───── Extracted entries

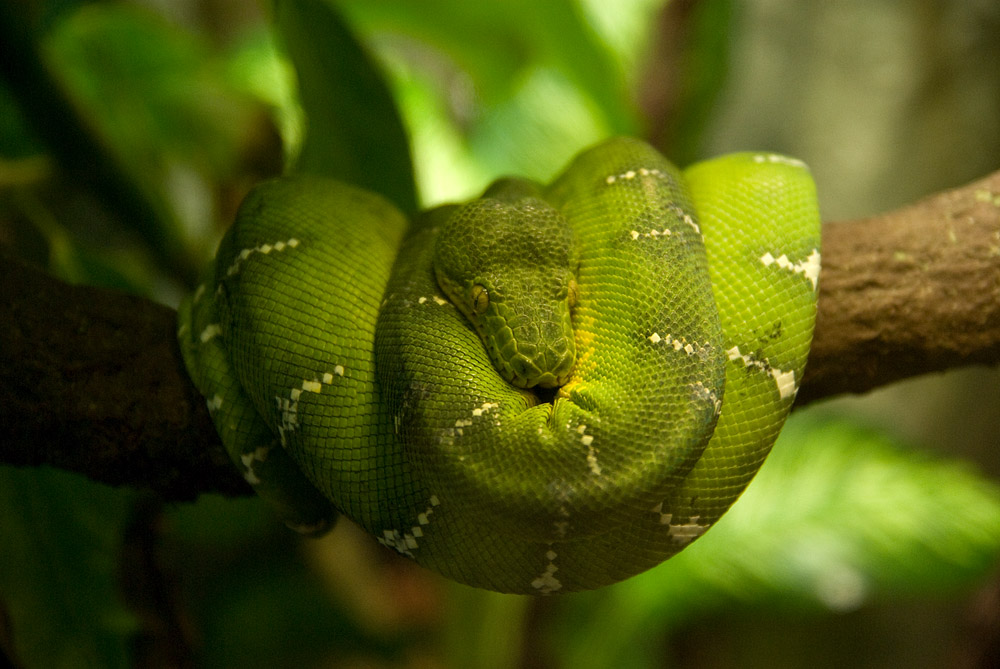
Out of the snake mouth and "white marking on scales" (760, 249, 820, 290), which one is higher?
"white marking on scales" (760, 249, 820, 290)

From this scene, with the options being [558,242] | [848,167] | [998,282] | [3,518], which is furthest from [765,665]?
[3,518]

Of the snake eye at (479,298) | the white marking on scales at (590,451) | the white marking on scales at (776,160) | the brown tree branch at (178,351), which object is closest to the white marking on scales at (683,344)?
the white marking on scales at (590,451)

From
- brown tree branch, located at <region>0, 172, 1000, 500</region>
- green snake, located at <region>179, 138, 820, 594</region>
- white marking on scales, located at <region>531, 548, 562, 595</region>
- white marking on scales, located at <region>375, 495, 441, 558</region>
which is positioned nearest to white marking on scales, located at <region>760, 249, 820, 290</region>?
green snake, located at <region>179, 138, 820, 594</region>

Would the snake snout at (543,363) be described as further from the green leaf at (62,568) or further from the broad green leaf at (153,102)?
the broad green leaf at (153,102)

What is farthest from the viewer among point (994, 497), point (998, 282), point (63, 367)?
point (994, 497)

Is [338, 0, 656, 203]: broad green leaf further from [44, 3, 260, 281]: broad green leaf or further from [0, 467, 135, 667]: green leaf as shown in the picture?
[0, 467, 135, 667]: green leaf

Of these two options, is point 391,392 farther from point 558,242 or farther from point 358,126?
point 358,126

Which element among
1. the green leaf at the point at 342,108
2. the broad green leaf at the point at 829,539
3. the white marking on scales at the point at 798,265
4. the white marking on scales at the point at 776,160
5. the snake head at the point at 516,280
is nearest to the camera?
the snake head at the point at 516,280
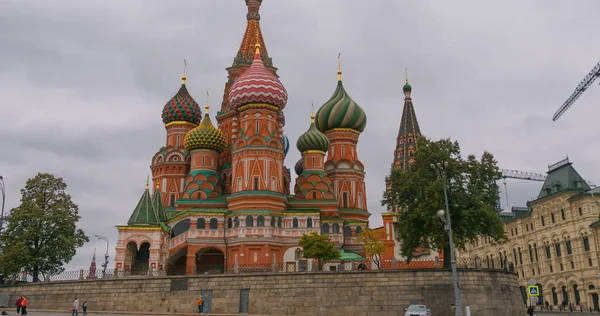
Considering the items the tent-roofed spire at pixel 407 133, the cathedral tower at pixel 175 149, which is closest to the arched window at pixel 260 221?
the cathedral tower at pixel 175 149

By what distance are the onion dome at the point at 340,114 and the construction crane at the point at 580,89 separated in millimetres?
28268

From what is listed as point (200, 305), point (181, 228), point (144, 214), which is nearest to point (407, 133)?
point (181, 228)

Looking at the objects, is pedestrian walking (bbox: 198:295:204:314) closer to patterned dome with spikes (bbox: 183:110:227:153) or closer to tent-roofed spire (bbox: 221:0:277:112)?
patterned dome with spikes (bbox: 183:110:227:153)

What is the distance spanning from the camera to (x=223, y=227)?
148 feet

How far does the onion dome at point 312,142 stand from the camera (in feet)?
170

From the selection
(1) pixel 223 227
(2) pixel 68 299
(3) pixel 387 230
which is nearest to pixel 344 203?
(3) pixel 387 230

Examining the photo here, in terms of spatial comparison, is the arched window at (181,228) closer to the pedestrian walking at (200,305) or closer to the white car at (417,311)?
the pedestrian walking at (200,305)

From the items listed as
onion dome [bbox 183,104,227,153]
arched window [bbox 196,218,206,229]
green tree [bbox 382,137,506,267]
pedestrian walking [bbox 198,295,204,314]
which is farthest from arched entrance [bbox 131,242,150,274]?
green tree [bbox 382,137,506,267]

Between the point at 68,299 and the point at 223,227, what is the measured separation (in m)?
13.5

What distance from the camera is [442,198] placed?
3148 centimetres

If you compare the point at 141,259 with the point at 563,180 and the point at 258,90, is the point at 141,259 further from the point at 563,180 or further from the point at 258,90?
the point at 563,180

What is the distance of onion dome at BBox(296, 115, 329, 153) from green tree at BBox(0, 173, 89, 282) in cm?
2091

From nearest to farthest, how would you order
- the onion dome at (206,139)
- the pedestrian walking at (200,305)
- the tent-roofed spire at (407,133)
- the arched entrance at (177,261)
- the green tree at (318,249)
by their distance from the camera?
the pedestrian walking at (200,305) → the green tree at (318,249) → the arched entrance at (177,261) → the onion dome at (206,139) → the tent-roofed spire at (407,133)

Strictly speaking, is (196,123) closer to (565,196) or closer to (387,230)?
(387,230)
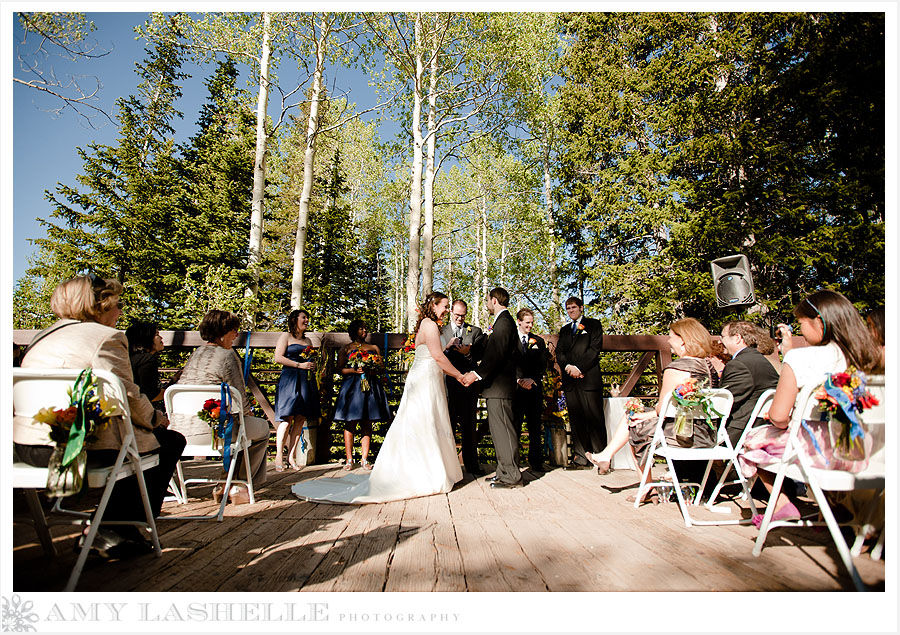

──────────

Goal >>
Show every line of the data that contains the string "among". Matching is case-sensitive.

Solution to the problem >>
What is farthest from the viewer among point (994, 497), point (998, 282), point (63, 367)?
Which element among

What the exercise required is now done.